A beauty of a picture here:
From The Dish's description:
"Image via SUNY Stonybrook Department of Geosciences (h/t: Ian Swain, Martin Prosperity Institute). This poster, courtesy of the city of Muenster, Germany, illustrates the different amounts of space taken up by different kinds of transit.I'd love to hear what certain dimwits in the media have to say about this. George Will went on a rant the other day:
- Bicycle - 90 sq. m for 71 people to park their bikes.
- Car - 1000 sq. m for 72 people to park their care (avg. occupancy of 1.2 people per car).

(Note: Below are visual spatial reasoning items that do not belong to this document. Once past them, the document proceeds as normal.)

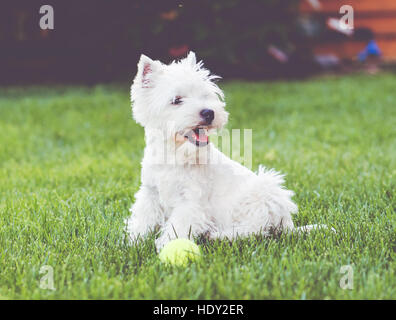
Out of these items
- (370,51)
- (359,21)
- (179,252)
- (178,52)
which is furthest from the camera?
(359,21)

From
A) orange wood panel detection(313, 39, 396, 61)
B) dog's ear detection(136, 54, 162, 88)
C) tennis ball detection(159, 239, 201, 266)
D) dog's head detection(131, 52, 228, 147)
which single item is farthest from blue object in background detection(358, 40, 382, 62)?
tennis ball detection(159, 239, 201, 266)

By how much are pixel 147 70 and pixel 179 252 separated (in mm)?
1062

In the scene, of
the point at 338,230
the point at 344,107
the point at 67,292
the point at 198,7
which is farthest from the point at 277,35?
the point at 67,292

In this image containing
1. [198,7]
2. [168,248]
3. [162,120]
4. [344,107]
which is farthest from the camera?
[198,7]

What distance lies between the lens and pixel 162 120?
281cm

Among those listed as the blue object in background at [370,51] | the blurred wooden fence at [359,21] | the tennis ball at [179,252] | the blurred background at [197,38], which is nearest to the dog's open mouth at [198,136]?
the tennis ball at [179,252]

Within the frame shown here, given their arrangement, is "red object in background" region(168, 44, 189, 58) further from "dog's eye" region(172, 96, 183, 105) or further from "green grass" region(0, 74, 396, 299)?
"dog's eye" region(172, 96, 183, 105)

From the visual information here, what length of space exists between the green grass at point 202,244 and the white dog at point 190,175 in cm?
16

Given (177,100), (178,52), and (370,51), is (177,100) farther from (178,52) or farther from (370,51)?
(370,51)

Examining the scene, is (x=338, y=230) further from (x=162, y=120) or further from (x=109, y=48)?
(x=109, y=48)

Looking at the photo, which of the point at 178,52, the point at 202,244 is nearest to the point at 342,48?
the point at 178,52

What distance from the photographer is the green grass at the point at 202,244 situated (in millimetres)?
2371

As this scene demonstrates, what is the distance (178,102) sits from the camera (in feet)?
9.15

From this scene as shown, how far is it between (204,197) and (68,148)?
3.22 m
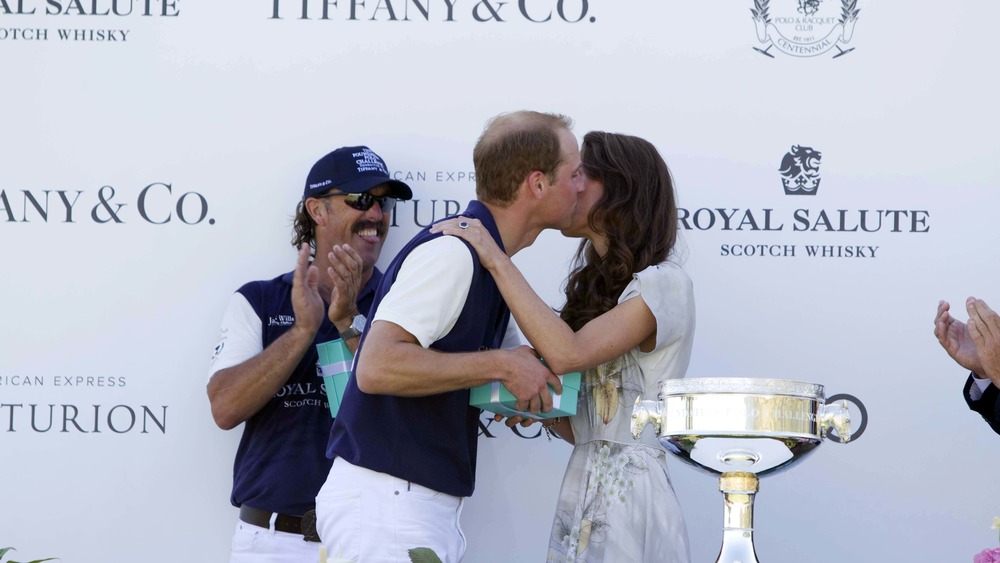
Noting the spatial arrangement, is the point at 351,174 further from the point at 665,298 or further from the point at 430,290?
the point at 665,298

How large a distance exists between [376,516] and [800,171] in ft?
5.40

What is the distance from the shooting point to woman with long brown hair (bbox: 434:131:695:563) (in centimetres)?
264

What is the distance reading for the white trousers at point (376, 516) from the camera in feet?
8.46

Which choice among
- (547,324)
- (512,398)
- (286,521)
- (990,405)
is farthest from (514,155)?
(990,405)

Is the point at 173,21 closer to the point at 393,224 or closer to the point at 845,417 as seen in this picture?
the point at 393,224

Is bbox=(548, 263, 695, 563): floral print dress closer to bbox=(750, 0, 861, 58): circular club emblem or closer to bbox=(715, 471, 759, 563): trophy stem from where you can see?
bbox=(715, 471, 759, 563): trophy stem

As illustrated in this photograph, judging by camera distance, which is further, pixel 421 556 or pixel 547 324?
pixel 547 324

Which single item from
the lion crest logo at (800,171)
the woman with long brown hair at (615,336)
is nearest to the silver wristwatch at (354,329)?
the woman with long brown hair at (615,336)

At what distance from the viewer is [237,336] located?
3342 mm

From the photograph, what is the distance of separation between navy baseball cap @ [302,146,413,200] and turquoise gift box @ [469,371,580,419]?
2.86 feet

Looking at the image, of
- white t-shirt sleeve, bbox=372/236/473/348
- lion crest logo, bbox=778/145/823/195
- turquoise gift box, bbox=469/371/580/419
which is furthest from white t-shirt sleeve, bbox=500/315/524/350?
lion crest logo, bbox=778/145/823/195

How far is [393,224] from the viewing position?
140 inches

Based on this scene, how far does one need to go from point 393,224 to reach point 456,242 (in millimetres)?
1001

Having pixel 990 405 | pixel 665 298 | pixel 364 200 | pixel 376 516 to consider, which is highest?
pixel 364 200
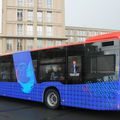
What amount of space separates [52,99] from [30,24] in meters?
68.4

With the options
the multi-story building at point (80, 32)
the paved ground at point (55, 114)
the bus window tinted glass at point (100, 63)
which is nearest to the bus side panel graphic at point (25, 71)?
the paved ground at point (55, 114)

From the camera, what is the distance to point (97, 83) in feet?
36.0

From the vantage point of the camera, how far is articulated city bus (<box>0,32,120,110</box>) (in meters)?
10.5

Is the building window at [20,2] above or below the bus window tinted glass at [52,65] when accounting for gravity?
above

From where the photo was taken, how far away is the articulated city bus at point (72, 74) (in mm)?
10547

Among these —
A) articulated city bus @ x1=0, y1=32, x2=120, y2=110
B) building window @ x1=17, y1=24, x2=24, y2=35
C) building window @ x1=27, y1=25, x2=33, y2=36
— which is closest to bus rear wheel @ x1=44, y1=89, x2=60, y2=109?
articulated city bus @ x1=0, y1=32, x2=120, y2=110

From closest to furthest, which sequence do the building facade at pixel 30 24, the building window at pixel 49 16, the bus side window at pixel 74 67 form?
the bus side window at pixel 74 67, the building facade at pixel 30 24, the building window at pixel 49 16

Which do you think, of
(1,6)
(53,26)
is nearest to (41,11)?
(53,26)

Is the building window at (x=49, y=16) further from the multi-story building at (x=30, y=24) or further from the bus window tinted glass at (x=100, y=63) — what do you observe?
the bus window tinted glass at (x=100, y=63)

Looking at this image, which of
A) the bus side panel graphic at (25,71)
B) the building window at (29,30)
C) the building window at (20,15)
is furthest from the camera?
the building window at (29,30)

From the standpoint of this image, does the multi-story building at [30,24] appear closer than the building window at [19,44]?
Yes

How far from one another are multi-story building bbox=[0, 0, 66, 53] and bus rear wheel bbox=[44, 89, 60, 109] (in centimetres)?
6581

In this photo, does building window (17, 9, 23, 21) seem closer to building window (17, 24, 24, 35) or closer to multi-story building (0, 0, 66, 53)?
multi-story building (0, 0, 66, 53)

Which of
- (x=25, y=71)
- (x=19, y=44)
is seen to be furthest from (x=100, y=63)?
(x=19, y=44)
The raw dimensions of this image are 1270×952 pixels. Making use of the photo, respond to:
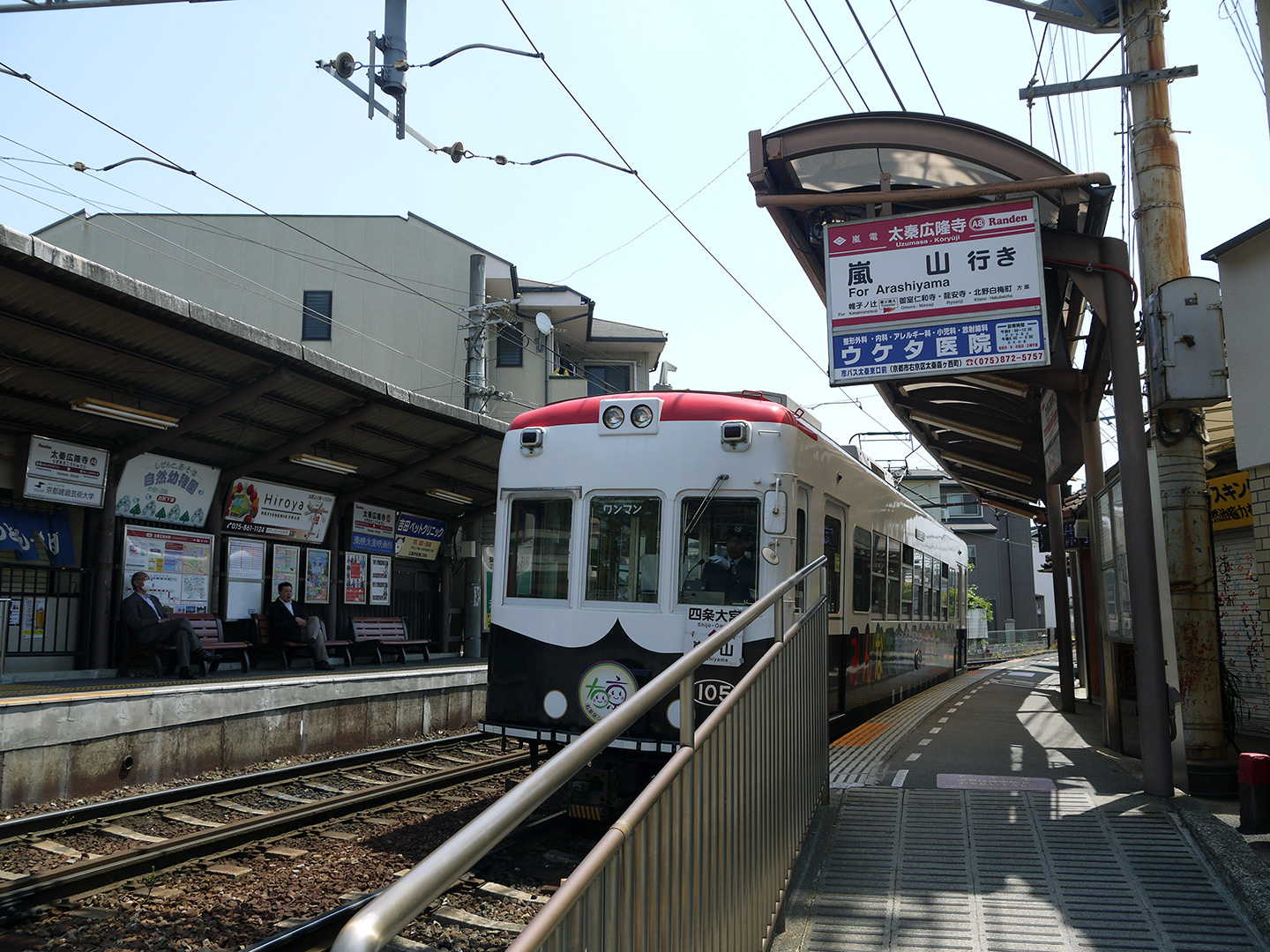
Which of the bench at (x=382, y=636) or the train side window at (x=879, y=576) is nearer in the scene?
the train side window at (x=879, y=576)

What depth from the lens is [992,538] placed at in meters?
50.7

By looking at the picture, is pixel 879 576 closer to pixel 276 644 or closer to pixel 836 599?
pixel 836 599

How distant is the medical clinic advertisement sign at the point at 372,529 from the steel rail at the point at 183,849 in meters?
7.93

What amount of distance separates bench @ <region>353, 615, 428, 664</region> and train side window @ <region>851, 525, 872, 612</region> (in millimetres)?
8796

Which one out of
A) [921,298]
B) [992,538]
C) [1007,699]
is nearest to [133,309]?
[921,298]

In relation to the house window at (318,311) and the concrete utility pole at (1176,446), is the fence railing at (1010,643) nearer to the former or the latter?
the house window at (318,311)

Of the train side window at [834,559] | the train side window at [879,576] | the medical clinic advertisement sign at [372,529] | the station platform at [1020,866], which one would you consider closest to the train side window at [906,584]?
the train side window at [879,576]

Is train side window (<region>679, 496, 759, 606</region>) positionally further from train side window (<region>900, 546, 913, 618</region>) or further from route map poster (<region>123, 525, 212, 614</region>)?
route map poster (<region>123, 525, 212, 614</region>)

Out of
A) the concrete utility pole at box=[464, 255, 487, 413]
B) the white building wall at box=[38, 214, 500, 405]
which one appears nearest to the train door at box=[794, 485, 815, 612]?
the concrete utility pole at box=[464, 255, 487, 413]

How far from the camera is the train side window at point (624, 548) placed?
21.8 ft

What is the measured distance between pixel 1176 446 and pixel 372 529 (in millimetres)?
12634

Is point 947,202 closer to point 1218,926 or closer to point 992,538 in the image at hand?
point 1218,926

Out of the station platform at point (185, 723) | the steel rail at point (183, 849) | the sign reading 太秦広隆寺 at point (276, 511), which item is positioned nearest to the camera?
the steel rail at point (183, 849)

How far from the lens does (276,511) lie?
1427 centimetres
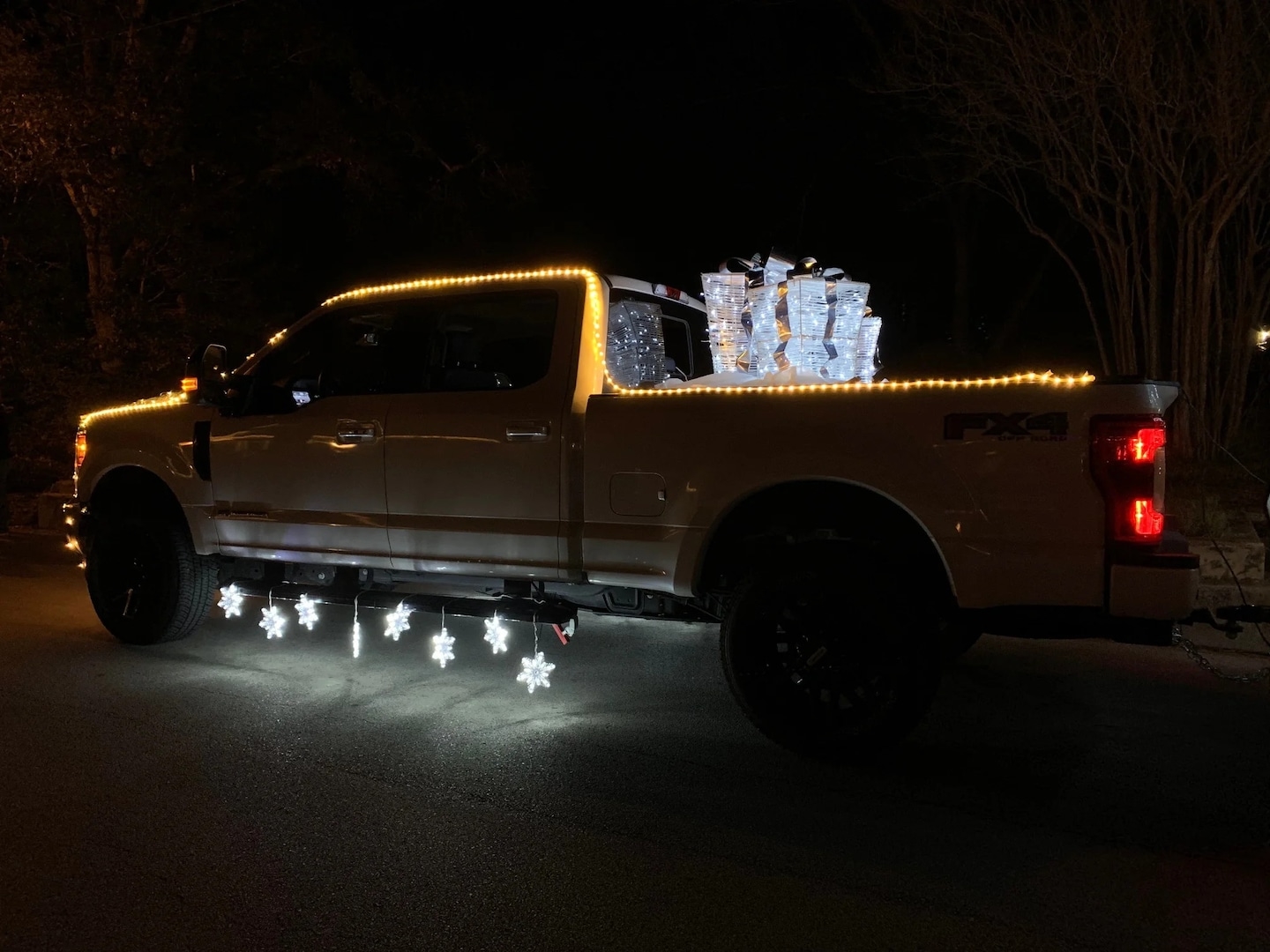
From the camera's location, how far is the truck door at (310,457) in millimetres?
5590

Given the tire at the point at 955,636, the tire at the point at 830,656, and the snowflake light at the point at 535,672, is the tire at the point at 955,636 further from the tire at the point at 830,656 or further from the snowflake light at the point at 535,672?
the snowflake light at the point at 535,672

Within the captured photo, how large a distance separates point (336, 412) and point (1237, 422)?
31.2ft

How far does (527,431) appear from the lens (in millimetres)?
5059

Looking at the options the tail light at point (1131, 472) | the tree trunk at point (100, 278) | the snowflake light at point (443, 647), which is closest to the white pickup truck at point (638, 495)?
the tail light at point (1131, 472)

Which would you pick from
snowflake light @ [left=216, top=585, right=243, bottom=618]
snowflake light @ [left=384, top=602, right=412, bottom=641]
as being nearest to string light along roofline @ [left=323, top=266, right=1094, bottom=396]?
snowflake light @ [left=384, top=602, right=412, bottom=641]

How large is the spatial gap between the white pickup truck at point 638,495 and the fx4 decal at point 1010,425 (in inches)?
0.5

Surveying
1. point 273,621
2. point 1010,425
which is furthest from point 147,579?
point 1010,425

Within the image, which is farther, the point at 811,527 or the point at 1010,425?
the point at 811,527

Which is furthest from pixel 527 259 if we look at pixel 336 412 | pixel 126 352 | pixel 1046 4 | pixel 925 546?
pixel 925 546

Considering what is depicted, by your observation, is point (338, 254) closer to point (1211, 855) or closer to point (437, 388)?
point (437, 388)

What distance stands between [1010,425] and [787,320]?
143 cm

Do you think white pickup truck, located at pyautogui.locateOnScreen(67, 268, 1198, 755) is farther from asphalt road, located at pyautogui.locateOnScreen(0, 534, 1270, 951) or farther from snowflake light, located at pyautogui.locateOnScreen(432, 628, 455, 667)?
asphalt road, located at pyautogui.locateOnScreen(0, 534, 1270, 951)

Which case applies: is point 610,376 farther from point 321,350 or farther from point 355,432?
point 321,350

- Bus - 30 sq m for the bus."
"Does (Transportation Secretary Ray) LaHood really think Americans were not avid drivers before a government highway program "promoted" driving? Does he think 0.01 percent of Americans will ever regularly bike to work? Intercity high-speed rail probably always will be the wave of the future, for cities more than 300 miles apart."Matt Yglesias schools him:
"Will claims to find it unbelievable that as many as 0.01 percent of Americans would ever bike to work regularly. But rather than tossing off ridicule, he might have looked up the Census Bureau’s statistics on commuting patterns and seen that right now 0.4 percent of commuters normally get to work on bicycles. Now that’s a small percentage. But it’s forty times larger than a percentage that Will deems unrealistically utopian. This would be like saying Dwight Howard is 2 feet tall.As for high-speed rail, San Francisco and Los Angeles aren’t that much more than 300 miles apart. Indeed, they’re about as far apart as Barcelona and Madrid, which are currently served by a very successful high speed rail link. What’s more, while metropolitan San Francisco is about the same size as metro Barcelona (4.2 million people, give or take), metropolitan Los Angeles’s 12.8 million residents is a much larger city than Madrid with its 5.3 million."
IOW, Will is becoming increasingly irrelevant. Which is a shame, because we need smart conservative commentators, not just those who can throw out pithy phrases about things they don't like.